Metaimpact

“Dimension Tables have provided a more flexible, scalable, performant, and future-proof solution for our needs. The transition to Imply Polaris was far better than any other database migration we have experienced in the past.”

Jason Schmidt, Software Architect | Metaimpact

Summary

Metaimpact upgraded to Dimension Tables for ~120 ms queries, 2× better memory efficiency, and 10% cost savings, improving infrastructure performance visibility.

Highlights

Imply supports real-time computation at scale under 120 ms avg. query speed
Upgrading from Kafka-based lookups to Imply Polaris Dimension Tables improved memory efficiency by at least 2x
Saved >10% TCO via Polaris support and streamlined infrastructure management

Background

Metaimpact™ is revolutionizing customer lifecycle management with an outcome-based collaboration tool for software buyers and suppliers. Formerly known as MetaCX, Metaimpact connects SaaS companies with their customers throughout the sales and delivery processes, aiming to drive shared success and better business outcomes.

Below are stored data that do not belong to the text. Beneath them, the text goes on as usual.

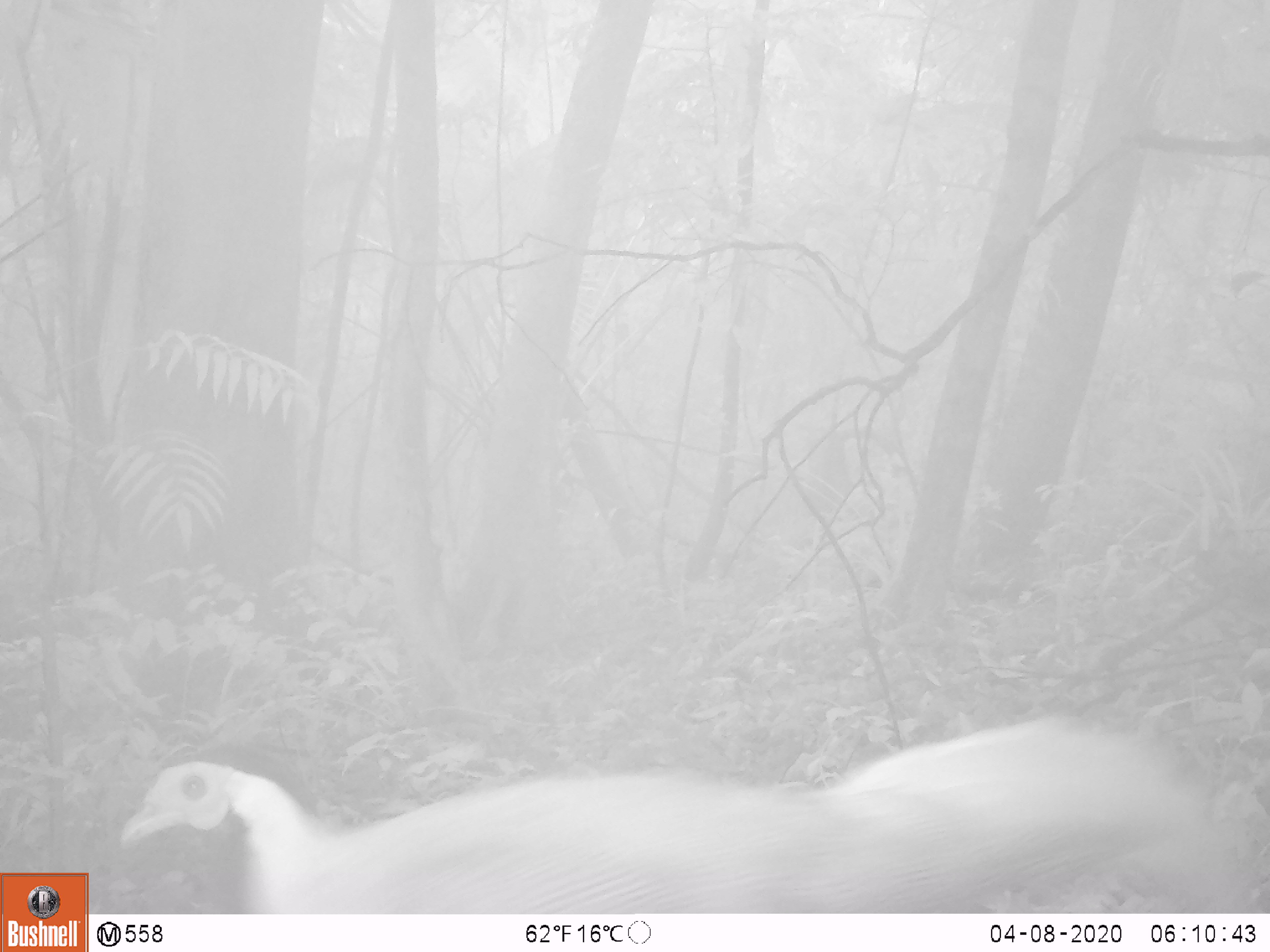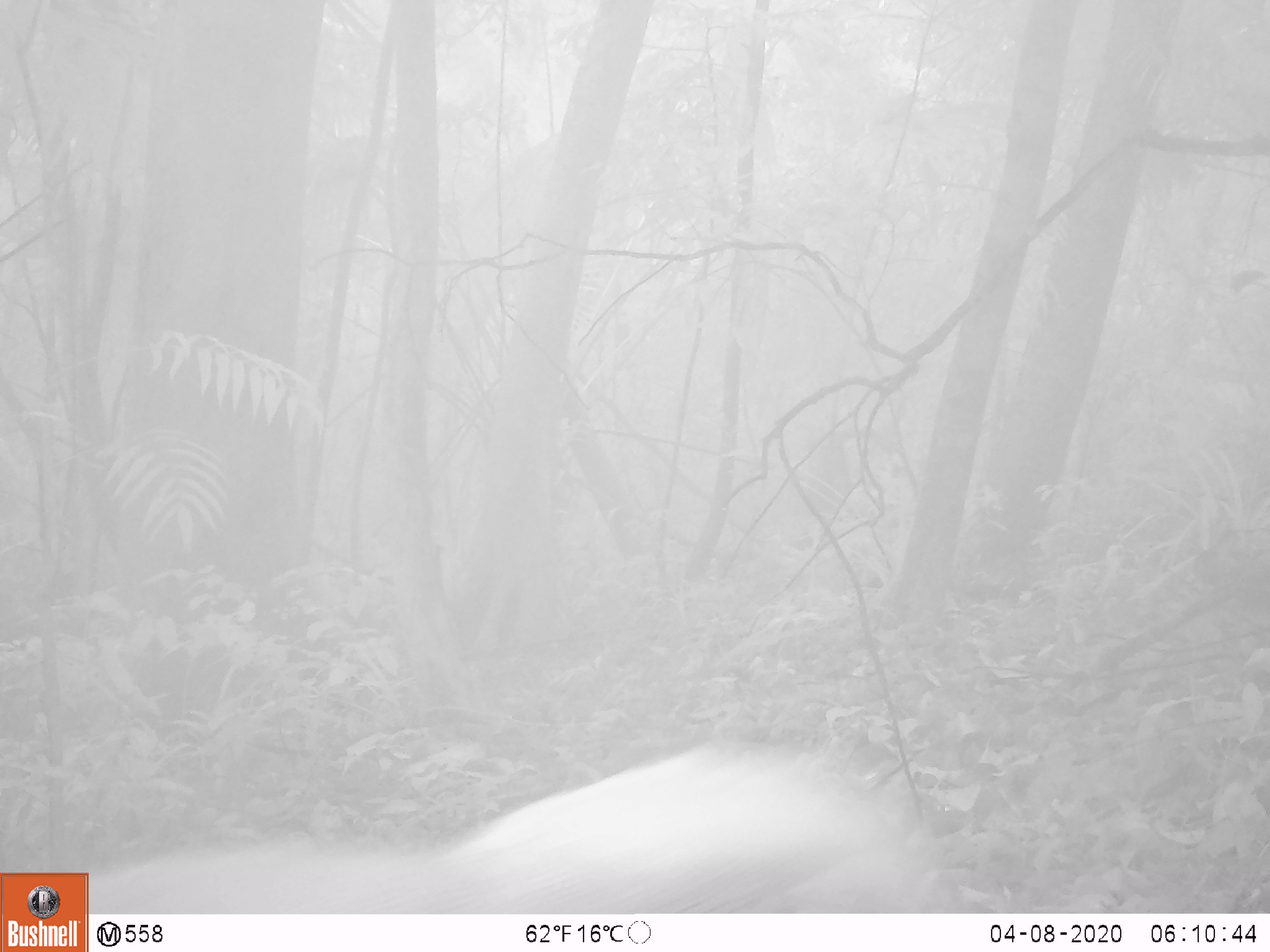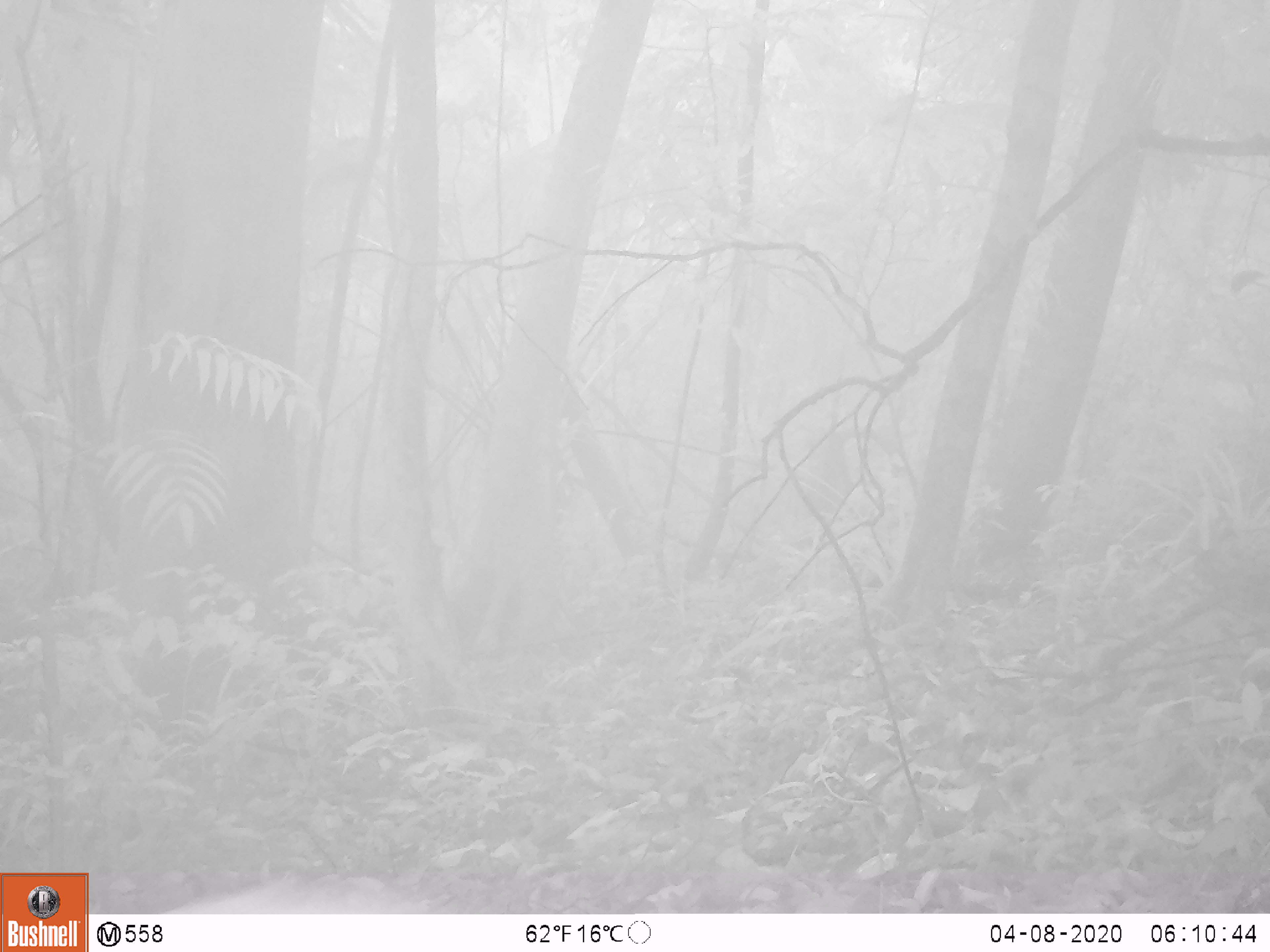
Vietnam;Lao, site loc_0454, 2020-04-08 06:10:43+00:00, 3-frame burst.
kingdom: Animalia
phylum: Chordata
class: Aves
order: Galliformes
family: Phasianidae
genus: Lophura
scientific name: Lophura nycthemera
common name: silver pheasant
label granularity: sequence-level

The development team at Metaimpact manages real-time data and analytics for B2B customers across a broad range of use cases such as sustainability, healthcare, and economic development for IoT. This requires processing large volumes of customer event data with complex mappings that must be consistently and accurately updated.

They initially explored Google Bigtable, storing pre-computed results for real-time analytics, meaning that certain types of computations or aggregations are performed after ingestion but before querying. This was great for query performance, but inadequate for situations when the customer didn’t know in advance what questions to explore.

This led Metaimpact to switch to Imply Enterprise (on-premise) as a solution to ingest and transform streaming data from Kafka into customer-facing analytics. Although Imply Enterprise made an immediate impact on query speed and solved the issue of managing arbitrary queries across multiple data sources at scale, Metaimpact ran into a few challenges that ultimately led them to upgrade to Imply Polaris (fully managed SaaS).

Challenge

The first challenge was related to infrastructure management. Even with Helm chart-based distribution, the Metaimpact team was spending a lot of time dealing with version upgrades, rolling restarts and capacity management. They knew that Imply Polaris would solve this with a fully managed cloud solution, but before they could make the switch from Imply Enterprise, they had to find a better solution for managing upserts.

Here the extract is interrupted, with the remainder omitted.